__Goal__
Please copy the records from the line that contains "By how much" through the line that contains "0.72 meters", swapping "spatial separation" for "straight-line gap" and leaving everything else the same.

__Records for this task__
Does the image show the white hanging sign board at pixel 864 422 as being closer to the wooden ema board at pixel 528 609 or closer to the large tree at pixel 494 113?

...

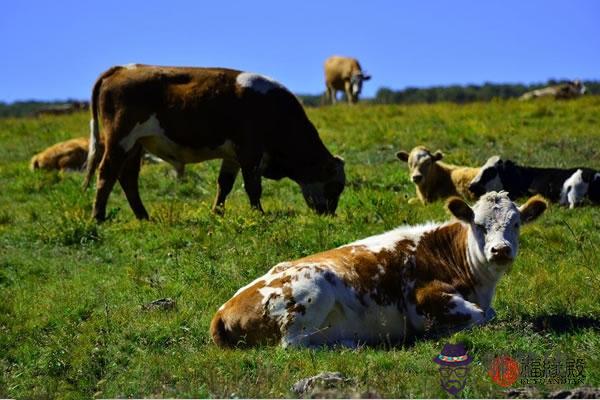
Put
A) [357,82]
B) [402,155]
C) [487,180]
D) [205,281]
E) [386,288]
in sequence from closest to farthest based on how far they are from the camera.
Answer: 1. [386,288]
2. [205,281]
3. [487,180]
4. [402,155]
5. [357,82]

==

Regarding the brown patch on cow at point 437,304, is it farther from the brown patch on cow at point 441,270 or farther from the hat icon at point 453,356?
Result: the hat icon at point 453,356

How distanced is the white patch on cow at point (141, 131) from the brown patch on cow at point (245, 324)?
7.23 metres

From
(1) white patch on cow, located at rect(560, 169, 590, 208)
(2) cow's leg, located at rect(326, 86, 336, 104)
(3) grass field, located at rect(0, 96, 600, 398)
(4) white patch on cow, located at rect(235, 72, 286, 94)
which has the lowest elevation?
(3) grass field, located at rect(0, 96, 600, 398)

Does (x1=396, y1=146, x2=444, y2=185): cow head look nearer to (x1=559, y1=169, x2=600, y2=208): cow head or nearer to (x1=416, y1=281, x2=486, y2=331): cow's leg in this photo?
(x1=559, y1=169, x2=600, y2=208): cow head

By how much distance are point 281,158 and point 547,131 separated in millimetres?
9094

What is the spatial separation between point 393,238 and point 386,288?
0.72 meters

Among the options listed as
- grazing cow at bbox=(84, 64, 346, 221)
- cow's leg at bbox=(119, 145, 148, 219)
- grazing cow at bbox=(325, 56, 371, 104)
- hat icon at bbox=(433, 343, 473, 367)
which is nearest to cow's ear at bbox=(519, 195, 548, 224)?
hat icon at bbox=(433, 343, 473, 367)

__Exercise response__
By how much distance are point 281,158 and point 547,131 separated in millimetres?
9094

What is the straight-line gap between point 393,238 and point 386,288?
0.72 meters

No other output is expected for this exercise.